= About this exercise =
Each line from the one containing "this 366×256 image." to the end of the listing below should be output exactly; no other line is wanted.
-- Opening Marker --
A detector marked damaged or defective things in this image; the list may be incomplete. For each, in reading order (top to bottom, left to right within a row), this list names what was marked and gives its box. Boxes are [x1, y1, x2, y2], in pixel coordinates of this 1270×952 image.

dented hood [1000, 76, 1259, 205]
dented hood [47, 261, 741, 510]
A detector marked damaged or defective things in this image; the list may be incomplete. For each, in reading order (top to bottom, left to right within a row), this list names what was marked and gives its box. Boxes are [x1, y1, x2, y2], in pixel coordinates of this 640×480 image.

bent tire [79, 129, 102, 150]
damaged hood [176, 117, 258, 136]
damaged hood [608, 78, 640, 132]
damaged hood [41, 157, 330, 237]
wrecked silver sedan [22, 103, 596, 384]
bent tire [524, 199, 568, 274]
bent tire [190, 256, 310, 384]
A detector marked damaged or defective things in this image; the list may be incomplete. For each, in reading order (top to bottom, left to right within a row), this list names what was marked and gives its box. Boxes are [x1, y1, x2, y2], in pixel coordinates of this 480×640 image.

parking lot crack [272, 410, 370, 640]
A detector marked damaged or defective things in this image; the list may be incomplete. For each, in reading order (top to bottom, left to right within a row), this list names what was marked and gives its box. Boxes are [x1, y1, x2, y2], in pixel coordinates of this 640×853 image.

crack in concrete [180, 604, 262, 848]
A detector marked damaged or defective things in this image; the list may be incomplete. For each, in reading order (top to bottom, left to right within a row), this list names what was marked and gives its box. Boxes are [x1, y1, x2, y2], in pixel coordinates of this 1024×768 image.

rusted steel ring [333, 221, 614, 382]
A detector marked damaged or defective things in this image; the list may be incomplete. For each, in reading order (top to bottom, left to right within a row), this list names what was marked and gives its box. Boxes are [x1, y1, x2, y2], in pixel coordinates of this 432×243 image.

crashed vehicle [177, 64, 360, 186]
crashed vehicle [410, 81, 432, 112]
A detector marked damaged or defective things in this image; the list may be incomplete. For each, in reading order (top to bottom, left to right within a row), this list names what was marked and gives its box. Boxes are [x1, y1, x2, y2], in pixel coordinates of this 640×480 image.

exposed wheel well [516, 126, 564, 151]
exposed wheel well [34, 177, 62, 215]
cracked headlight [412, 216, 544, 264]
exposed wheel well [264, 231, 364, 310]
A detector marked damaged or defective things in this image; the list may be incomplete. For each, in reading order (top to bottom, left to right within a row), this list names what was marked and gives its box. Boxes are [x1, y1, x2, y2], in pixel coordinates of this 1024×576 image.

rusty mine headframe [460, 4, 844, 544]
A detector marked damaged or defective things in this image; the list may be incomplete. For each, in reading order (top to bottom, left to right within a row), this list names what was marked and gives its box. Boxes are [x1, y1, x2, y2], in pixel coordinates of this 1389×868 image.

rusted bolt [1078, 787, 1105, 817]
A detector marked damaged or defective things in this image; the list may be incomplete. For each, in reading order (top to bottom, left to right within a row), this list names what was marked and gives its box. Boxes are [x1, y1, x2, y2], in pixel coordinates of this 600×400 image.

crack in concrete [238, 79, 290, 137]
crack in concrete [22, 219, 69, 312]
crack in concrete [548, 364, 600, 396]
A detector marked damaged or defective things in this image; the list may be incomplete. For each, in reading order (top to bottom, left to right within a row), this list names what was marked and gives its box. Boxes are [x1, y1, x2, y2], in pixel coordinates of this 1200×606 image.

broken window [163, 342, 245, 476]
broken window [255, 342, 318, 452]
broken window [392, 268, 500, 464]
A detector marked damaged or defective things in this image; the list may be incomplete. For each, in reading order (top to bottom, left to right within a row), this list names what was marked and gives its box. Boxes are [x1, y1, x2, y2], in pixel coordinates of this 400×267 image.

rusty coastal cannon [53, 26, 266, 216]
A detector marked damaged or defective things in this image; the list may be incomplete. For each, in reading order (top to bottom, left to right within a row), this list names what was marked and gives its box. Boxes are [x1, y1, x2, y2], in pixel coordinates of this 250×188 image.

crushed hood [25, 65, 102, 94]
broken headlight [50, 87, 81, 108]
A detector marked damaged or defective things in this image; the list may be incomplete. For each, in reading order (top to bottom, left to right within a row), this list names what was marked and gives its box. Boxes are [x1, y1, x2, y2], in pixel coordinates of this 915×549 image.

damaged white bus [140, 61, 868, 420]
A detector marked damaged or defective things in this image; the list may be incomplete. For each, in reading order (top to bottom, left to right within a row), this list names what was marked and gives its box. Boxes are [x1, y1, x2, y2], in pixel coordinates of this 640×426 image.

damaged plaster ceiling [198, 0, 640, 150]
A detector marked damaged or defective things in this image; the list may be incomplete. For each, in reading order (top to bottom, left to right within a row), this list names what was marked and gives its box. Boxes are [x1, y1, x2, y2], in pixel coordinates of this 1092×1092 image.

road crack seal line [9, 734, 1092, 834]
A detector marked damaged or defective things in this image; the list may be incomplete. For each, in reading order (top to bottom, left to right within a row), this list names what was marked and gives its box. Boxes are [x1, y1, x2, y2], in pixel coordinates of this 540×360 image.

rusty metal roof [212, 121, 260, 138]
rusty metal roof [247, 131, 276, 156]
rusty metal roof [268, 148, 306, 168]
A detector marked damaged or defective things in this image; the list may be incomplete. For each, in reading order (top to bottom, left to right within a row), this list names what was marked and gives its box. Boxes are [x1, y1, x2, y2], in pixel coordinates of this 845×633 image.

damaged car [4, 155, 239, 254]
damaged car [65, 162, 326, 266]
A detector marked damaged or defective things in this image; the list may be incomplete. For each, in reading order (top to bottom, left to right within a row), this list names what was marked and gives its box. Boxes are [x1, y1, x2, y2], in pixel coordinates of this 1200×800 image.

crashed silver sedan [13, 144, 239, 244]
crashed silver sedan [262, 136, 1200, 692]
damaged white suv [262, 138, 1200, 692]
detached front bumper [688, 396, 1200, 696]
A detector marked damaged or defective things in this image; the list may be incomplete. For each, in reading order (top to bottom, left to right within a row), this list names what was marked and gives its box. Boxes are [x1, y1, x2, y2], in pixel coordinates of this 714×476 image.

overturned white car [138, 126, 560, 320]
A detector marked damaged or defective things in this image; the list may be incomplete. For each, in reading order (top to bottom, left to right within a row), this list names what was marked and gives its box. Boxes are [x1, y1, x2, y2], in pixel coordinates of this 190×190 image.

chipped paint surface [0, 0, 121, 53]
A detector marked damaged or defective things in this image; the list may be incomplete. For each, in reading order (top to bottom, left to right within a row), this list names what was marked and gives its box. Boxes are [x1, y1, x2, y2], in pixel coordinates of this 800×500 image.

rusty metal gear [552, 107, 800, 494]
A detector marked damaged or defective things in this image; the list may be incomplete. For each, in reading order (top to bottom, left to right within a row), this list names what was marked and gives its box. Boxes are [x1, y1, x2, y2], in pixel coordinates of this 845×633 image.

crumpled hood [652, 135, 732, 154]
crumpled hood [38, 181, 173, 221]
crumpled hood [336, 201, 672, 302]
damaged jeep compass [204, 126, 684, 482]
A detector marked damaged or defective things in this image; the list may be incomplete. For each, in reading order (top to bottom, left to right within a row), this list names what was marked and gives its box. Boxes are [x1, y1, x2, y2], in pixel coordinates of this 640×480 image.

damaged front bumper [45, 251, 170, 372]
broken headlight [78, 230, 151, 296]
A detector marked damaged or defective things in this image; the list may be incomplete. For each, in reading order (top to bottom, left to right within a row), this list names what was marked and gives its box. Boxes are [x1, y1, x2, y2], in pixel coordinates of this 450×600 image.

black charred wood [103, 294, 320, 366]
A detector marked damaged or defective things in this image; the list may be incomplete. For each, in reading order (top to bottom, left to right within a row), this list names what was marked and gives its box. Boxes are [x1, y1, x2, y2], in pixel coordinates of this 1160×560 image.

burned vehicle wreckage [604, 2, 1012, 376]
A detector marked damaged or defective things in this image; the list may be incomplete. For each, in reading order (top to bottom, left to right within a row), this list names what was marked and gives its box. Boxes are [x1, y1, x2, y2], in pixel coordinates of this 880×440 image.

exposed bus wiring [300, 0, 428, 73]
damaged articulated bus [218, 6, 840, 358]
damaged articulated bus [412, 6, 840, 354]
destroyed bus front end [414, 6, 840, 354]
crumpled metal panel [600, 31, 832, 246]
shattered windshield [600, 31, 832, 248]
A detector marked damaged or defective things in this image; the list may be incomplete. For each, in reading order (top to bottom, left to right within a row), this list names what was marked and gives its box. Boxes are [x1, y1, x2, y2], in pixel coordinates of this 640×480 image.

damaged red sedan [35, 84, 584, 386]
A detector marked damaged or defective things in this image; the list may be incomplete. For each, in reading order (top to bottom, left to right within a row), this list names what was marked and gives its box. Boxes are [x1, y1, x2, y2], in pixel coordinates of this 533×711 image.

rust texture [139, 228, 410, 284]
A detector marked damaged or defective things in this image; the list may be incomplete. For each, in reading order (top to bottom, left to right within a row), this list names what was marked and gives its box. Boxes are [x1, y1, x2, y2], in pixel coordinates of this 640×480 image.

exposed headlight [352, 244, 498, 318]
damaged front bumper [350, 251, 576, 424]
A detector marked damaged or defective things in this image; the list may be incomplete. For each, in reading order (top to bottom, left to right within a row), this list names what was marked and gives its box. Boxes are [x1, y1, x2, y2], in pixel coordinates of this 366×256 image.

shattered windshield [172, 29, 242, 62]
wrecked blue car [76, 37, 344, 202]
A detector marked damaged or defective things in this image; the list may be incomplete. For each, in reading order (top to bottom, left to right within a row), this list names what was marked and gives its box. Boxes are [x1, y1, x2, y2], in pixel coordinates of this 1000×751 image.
-- Closing Marker --
= Solution to this problem =
A detector marked damaged or defective things in this image; the list may be incomplete. For each, in reading order (top to bottom, left to right within a row), this list names what was marked and gives its box. Boxes are [x1, y1, x2, y2], in pixel coordinates of this 366×256 image.

shattered windshield [172, 29, 242, 62]
wrecked blue car [76, 37, 344, 202]
A detector marked damaged or defective things in this image; the list may be incomplete. For each, in reading order (top to bottom, left to right within a row), this list names what was marked and gives its box. Boxes are [x1, y1, x2, y2], in pixel coordinates of this 1000×751 image.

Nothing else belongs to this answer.